On Tuesday, Feb. 16, a bill that would prohibit municipalities in Alabama from increasing the minimum wage passed the Alabama House of Representatives with a 71-31 vote.
The bill, HB 174 — which was written last year as a direct response to the city of Birmingham’s push for an increased minimum wage — is now set for a vote in the Senate in the coming days.
On Feb. 9, the Birmingham City Council passed an ordinance that would raise the minimum wage in the city from $7.25 to $8.50 as of March 1. The incremental wage increase, originally passed by the council last August, is set to raise the minimum wage incrementally to $10.10 by July 2017.
HB 174, “Would establish the Alabama Uniform Minimum Wage and Right-to-Work Act. It would further specify Alabama’s status as a right-to-work state and prevent local governmental entities from requiring minimum leave, wages, or other benefits for employees, and provide the Legislature with the authority to establish uniform employment policies and regulations of collective bargaining under federal labor laws,” the bill reads.
Alabama does not have a minimum wage and instead uses the federally mandated wage of $7.25.Rep. David Faulkner, R-Mountain Brook, who is sponsoring the bill, said on Tuesday he hopes it will pass through the Senate because Birmingham could potentially set the precedent for other cities to do the same, which Faulkner believes would spell disaster for job growth in the state.
“People think it’s me trying to keep poor people down,” Faulkner said. “I’m not setting the minimum wage, I’m just trying to keep every individual city in the state of Alabama from giving [business owners] three weeks’ notice about increasing their labor costs.”
Birmingham is the first Southern city to pass an ordinance increasing the minimum wage. Faulkner, who is an attorney, questions the legality of the changes and believes state law would ultimately prohibit the increase.
“I understand that they received a legal opinion that said they couldn’t do it. And yet they took action before they got their legal opinion,” Faulkner said. “I’m probably saving the city from litigation if it did go into effect. I’m trying to do what I believe is right for the people of Alabama. I want people to make as much money as they possibly can, but I also want there to be jobs available.”

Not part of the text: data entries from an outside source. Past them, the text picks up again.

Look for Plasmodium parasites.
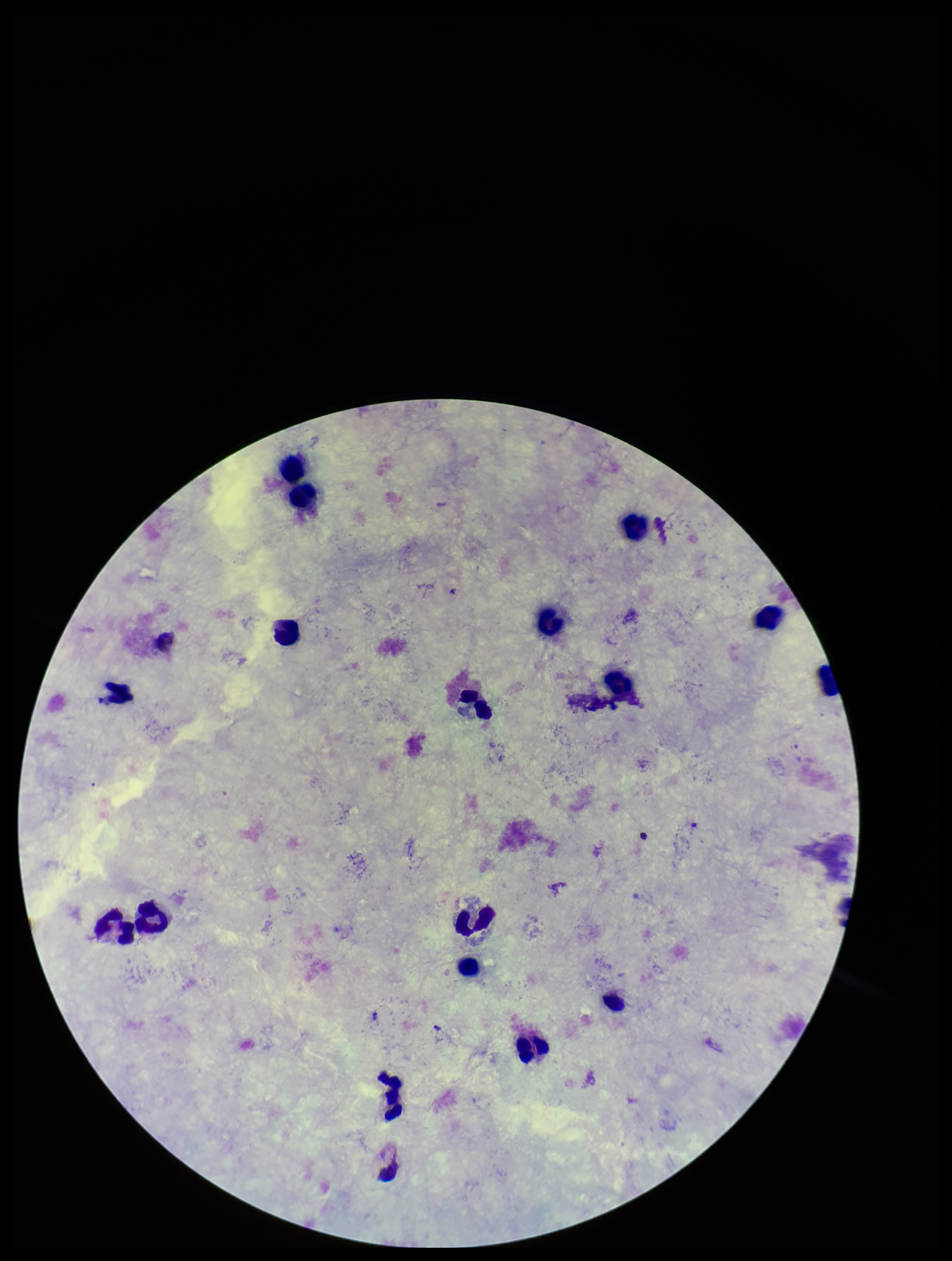
None seen.

leukocyte_count: 18
capture: smartphone photograph through the microscope eyepiece
field_of_view: one from this slide
stain: Giemsa
species_reported_for_this_patient: Plasmodium vivax
patient_malaria_status: infected
image_size: 952×1261 pixels
preparation: thick smear
parasite_count: 0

Birmingham City Councilor Sheila Tyson said the city was not able to find any state law prohibiting the increase. She also believes that Faulkner is out of touch with the needs of those living in poverty. “I bet he doesn’t know one person making minimum wage,” Tyson said. “I see people every single day struggling. I open my door in the morning and I see these people. He doesn’t.
“There are not enough hours in the week for people making $7.25 to work enough to afford their rent and utilities. And that’s not even getting into the quality of life aspect.”
Tyson said her office has only heard from one small business owner who expressed concerns over the increase. “The main people we’ve heard from have been the state legislators,” Tyson said. “David Faulkner from Mountain Brook said it would hurt small businesses, but how does he know?”
Faulkner said he is aware that his bill has drawn criticism, but he believes the ire is misplaced. He said he is in support of people making more money, but not in a way that jeopardizes small business owners.
“That is a floor set by the federal government back in the 1930s, and Alabama has always had a uniform minimum wage. This bill is to maintain that minimum wage throughout the state,” Faulkner said. “Even though I don’t represent Birmingham, Birmingham is still part of my home. … I’m not bringing this up because of where I live or because I am against the poor.”
Faulkner said that multiple business leaders have contacted his office and outlined their concerns over the increase; either the businesses will have to pass the increased cost on to the customer or they will have to eliminate jobs, he explained.
“You look at who the people are who are making the minimum wage — and the statistics are there — they are usually young people,” Faulkner said. “There are a number of people who choose to make minimum wage, who choose to have a part-time job.” Faulkner added that he knows there are also people who have no choice but to work for minimum wage. “And I want those people to make more money, but not in a way that will eliminate jobs.”
Tyson said that in order to get more people in Birmingham working, you have to offer livable wages. “What is the incentive for getting a job if you can’t even afford to pay your bills or support yourself?” Tyson asked. “People who make minimum wage, by my estimate, can afford to pay $125 a month in rent. Now what kind of place are you going to find for that kind of money? A slum, that’s where.”
Doug Hoffman, director of the advocacy group Engage Alabama, organized a demonstration Tuesday evening in Mountain Brook Village and said he hoped to bring awareness to the Faulkner’s constituents about what their state representative has proposed. Several dozen protesters gathered in the rain to show their opposition to the bill.
“Here we have a high-end attorney who charges $300 an hour who is now trying to stop people from making more than $7.25 an hour,” Hoffman said on Tuesday. “We just want people to be aware of what’s going on here.”
The bill must first pass a Senate committee hearing before it’s taken to a vote. Faulkner said he believes the Senate will vote on the bill in the next few days. If it passes and is signed into law by Governor Robert Bentley, Faulkner said Birmingham’s minimum wage increase will be nullified.